Het rapport van de door de Raad geconsulteerde deskundige Van der Ploeg berust op een uitgebreide anamnese en eigen onderzoek. Voorts is op verzoek van deze deskundige een CT-scan gemaakt, die door hem is vergeleken met een CT-scan, gemaakt in 1995. De in zijn rapport weergegeven bevindingen leiden op controleerbare wijze tot de door de deskundige geformuleerde conclusies. De Raad ziet dan ook geen aanleiding deze deskundige niet in zijn oordeel te volgen.
In het midden latend of gedaagde op de in geding zijnde datum geschikt was voor haar eigen werk van modinette, stelt de Raad op grond van het rapport van de deskundige Van der Ploeg vast dat zij op die datum in elk geval in staat moest worden geacht de voor haar geselecteerde functies te vervullen. De mate van haar arbeidsongeschiktheid bedroeg op basis van hetgeen zij in deze functies kon verdienen minder dan 15%.
Naar aanleiding van hetgeen namens gedaagde naar voren is gebracht overweegt de Raad nog dat appellant op grond van artikel 51 van Verordening (EEG) nr. 574/72 verplicht was gedaagde door het bevoegde orgaan in Duitsland te doen onderzoeken. Volgens vaste jurisprudentie kan een uitkeringsgerechtigde van dit recht op onderzoek in het woonland afstand doen. Niet gebleken is dat gedaagde kenbaar heeft gemaakt van dit recht te willen afzien.
Het vorenstaande leidt de Raad tot het oordeel dat de aangevallen uitspraak geen stand kan houden. Gedaagdes beroep tegen het bestreden besluit dient ongegrond te worden verklaard.
De Raad acht geen termen aanwezig om toepassing te geven aan artikel 8:75 van de Algemene wet bestuursrecht.
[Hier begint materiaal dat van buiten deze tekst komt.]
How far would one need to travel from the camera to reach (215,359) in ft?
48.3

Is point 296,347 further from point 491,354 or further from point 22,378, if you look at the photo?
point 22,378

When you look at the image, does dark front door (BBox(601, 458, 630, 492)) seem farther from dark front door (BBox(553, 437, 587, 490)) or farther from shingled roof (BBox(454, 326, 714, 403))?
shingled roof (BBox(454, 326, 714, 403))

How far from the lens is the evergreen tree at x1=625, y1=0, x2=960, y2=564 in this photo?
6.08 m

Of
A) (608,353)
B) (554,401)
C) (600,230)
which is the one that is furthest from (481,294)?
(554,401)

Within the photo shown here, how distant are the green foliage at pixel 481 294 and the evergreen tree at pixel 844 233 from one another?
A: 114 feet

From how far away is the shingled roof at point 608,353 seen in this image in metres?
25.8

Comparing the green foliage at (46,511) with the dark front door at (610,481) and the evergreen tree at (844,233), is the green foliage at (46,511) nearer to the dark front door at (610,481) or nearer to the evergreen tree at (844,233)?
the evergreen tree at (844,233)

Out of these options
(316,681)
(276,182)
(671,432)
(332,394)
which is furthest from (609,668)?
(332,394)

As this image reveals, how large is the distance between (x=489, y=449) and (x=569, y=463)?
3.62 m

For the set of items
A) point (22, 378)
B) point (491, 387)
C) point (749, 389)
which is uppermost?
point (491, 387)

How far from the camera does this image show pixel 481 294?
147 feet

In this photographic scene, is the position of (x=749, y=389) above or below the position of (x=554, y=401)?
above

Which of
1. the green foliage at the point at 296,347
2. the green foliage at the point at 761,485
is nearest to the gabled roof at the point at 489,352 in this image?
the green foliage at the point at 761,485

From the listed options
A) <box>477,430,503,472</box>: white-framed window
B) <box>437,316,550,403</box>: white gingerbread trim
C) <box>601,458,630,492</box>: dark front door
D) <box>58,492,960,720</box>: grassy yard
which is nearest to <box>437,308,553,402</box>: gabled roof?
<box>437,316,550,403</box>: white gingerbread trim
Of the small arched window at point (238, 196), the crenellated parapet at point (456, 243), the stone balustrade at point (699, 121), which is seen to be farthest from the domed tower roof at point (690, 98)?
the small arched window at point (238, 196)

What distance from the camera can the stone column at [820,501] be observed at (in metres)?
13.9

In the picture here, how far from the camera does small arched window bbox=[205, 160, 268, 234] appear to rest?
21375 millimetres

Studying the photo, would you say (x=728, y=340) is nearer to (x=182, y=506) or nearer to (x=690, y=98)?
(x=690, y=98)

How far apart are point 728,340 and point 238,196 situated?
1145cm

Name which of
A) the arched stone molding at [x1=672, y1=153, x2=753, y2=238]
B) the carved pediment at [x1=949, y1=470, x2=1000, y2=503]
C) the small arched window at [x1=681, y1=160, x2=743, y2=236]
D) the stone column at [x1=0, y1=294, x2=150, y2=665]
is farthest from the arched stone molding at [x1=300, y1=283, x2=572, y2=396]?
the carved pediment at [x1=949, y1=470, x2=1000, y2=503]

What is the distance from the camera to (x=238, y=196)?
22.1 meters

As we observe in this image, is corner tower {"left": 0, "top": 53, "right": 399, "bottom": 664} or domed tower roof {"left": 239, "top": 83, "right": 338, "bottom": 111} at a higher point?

De Centrale Raad van Beroep,
Vernietigt de aangevallen uitspraak;
Verklaart het beroep ongegrond.
Aldus gegeven door mr. M.M. van der Kade als voorzitter en mr. T.L. de Vries en
mr. H.J. Simon als leden, in tegenwoordigheid van mr. J.E. Meijer als griffier en uitgesproken in het openbaar op 9 september 2005.
(get.) M.M. van der Kade.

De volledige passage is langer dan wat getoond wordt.